#### PROBLEM
Count the lines below that include the word "having" and write that number alone.

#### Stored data
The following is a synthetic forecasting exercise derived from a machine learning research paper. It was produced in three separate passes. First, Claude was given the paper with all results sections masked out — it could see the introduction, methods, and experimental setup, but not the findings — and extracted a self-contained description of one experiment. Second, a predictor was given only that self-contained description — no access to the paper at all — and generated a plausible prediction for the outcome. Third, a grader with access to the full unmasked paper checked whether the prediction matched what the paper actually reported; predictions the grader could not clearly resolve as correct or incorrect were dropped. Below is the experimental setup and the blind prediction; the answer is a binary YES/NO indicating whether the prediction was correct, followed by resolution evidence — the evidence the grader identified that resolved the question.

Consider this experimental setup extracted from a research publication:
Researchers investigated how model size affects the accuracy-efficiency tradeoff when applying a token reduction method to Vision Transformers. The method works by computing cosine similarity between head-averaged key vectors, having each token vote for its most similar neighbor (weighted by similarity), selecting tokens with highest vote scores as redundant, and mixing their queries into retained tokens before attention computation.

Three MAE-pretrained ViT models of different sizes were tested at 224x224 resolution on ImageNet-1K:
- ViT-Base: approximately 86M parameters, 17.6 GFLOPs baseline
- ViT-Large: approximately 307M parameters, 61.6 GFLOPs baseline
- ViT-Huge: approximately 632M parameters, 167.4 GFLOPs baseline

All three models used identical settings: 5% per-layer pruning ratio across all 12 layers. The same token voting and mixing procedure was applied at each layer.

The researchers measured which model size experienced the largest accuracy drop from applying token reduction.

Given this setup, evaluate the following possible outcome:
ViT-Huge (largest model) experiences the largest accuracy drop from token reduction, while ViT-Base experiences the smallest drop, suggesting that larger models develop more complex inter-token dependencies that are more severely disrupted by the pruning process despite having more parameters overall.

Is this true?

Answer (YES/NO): NO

#### FINISHED EXERCISE
2